● **WRITTEN INSTRUCTION**
Give the lines again exactly, from the one holding "Evaluating the green" to the last line of the listing below, both ends included and nothing added.

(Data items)
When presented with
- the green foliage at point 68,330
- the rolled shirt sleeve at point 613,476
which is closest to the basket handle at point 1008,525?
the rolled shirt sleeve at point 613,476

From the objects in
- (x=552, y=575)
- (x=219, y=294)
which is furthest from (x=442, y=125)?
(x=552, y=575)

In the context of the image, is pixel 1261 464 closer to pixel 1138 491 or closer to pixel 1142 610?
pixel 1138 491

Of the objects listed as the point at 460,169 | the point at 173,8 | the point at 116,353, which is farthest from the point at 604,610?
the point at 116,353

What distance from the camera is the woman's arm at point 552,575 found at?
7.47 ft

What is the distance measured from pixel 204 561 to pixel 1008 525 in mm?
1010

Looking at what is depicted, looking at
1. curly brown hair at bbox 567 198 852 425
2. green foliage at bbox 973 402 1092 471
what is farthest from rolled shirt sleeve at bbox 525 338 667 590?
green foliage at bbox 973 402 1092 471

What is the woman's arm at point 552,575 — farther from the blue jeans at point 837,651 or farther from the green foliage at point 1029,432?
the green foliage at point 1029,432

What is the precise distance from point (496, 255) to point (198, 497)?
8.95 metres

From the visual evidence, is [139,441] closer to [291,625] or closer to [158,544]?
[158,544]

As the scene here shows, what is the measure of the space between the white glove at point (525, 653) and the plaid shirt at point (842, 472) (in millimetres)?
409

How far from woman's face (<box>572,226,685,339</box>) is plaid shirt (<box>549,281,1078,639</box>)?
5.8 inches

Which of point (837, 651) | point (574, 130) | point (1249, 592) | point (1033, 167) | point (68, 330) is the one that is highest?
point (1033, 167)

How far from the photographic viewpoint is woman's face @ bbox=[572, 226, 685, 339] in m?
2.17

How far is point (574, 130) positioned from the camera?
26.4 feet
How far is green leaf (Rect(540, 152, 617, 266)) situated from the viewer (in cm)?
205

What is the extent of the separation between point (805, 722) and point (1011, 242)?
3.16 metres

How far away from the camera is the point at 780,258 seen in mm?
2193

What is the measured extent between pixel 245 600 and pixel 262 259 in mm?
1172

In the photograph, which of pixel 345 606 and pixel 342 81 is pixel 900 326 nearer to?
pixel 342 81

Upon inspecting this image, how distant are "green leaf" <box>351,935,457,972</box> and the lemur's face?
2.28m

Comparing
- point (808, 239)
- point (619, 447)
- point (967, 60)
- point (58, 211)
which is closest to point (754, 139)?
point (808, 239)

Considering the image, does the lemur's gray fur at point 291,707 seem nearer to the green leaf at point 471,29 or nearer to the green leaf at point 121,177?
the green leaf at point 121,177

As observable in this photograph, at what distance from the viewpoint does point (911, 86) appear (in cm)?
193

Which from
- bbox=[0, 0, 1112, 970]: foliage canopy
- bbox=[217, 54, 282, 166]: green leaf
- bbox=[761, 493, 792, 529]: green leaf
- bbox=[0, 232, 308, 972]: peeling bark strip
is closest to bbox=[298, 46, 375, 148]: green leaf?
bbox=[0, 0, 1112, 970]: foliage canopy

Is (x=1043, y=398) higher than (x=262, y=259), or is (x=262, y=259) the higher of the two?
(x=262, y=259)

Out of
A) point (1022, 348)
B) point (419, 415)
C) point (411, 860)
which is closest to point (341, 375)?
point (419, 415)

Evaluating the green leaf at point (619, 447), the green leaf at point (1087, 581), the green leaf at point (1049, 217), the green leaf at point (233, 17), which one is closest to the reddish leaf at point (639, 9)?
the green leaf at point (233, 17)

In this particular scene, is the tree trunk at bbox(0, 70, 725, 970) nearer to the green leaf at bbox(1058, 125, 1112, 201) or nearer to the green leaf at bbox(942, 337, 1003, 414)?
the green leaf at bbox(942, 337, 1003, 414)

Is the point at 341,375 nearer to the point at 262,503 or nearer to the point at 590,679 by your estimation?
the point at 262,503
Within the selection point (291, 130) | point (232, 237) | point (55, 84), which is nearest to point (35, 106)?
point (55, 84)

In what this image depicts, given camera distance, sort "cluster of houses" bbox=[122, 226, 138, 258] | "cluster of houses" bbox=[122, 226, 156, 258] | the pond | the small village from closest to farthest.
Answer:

● **CORRECT RESULT**
Evaluating the green leaf at point (619, 447), the green leaf at point (1087, 581), the green leaf at point (1049, 217), the green leaf at point (233, 17), which one is closest to the reddish leaf at point (639, 9)?
the green leaf at point (233, 17)

In this particular scene, is the tree trunk at bbox(0, 70, 725, 970) nearer to the green leaf at bbox(1058, 125, 1112, 201) or nearer to the green leaf at bbox(942, 337, 1003, 414)?
the green leaf at bbox(942, 337, 1003, 414)

Is the point at 341,375 nearer to the point at 262,503 or nearer to the point at 590,679 by your estimation?
the point at 262,503
Within the selection point (291, 130) | point (232, 237) | point (55, 84), which is nearest to point (35, 106)?
point (55, 84)

In what this image depicts, given camera distance, sort "cluster of houses" bbox=[122, 226, 138, 258] | "cluster of houses" bbox=[122, 226, 156, 258] | the pond | the small village from closest to farthest.
Answer:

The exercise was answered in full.